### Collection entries
☆ ☆ ☆ ☆ ☆ ☆ ☆

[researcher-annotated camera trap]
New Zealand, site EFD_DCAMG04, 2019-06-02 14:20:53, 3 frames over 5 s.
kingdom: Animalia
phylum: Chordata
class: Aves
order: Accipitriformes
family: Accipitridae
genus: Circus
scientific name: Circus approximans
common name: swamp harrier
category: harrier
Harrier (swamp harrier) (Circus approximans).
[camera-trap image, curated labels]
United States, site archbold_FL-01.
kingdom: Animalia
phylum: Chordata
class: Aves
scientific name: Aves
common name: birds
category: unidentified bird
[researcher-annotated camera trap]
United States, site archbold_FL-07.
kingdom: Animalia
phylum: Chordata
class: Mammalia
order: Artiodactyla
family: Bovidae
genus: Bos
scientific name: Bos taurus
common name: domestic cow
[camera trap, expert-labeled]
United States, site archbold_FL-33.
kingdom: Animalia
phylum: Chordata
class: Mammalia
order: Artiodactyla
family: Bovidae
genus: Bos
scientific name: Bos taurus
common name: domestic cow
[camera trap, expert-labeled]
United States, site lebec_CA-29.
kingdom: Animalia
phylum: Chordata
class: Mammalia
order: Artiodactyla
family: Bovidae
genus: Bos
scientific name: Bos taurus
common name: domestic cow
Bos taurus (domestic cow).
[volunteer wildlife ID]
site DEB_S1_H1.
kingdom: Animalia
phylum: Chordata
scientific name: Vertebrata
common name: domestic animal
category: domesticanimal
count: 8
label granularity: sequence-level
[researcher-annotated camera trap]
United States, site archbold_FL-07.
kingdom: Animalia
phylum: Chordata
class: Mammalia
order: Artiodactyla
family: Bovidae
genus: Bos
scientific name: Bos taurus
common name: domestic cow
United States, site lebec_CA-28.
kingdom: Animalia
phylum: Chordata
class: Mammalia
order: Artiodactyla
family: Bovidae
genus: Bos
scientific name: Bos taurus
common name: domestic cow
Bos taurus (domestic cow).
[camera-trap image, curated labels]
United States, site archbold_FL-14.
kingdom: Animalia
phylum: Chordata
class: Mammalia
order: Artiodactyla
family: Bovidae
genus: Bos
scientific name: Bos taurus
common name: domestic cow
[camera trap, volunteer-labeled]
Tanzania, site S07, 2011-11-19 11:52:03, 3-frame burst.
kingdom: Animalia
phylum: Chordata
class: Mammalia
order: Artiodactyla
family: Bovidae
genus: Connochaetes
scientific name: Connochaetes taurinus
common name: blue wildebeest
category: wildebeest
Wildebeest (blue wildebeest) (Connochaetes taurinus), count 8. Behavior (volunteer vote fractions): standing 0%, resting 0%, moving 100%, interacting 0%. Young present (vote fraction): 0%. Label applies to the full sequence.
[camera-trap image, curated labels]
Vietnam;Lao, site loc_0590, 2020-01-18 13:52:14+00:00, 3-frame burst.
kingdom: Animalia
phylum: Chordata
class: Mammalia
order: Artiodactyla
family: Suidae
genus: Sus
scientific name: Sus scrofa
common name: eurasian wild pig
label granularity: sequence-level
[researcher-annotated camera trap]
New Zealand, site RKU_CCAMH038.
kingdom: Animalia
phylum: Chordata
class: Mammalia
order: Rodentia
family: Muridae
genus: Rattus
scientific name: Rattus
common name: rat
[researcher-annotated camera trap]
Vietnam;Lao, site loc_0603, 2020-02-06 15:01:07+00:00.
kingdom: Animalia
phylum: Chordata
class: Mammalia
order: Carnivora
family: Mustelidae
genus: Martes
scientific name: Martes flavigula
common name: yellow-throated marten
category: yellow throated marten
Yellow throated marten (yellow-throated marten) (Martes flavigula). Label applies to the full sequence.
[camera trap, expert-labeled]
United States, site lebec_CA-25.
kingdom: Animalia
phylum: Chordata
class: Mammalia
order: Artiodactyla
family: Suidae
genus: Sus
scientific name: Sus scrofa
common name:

☆ ☆ ☆ ☆ ☆ ☆ ☆

### Description of the task
Pull out every line of the records that includes the string "States".

### Exercise answer
United States, site archbold_FL-01.
United States, site archbold_FL-07.
United States, site archbold_FL-33.
United States, site lebec_CA-29.
United States, site archbold_FL-07.
United States, site lebec_CA-28.
United States, site archbold_FL-14.
United States, site lebec_CA-25.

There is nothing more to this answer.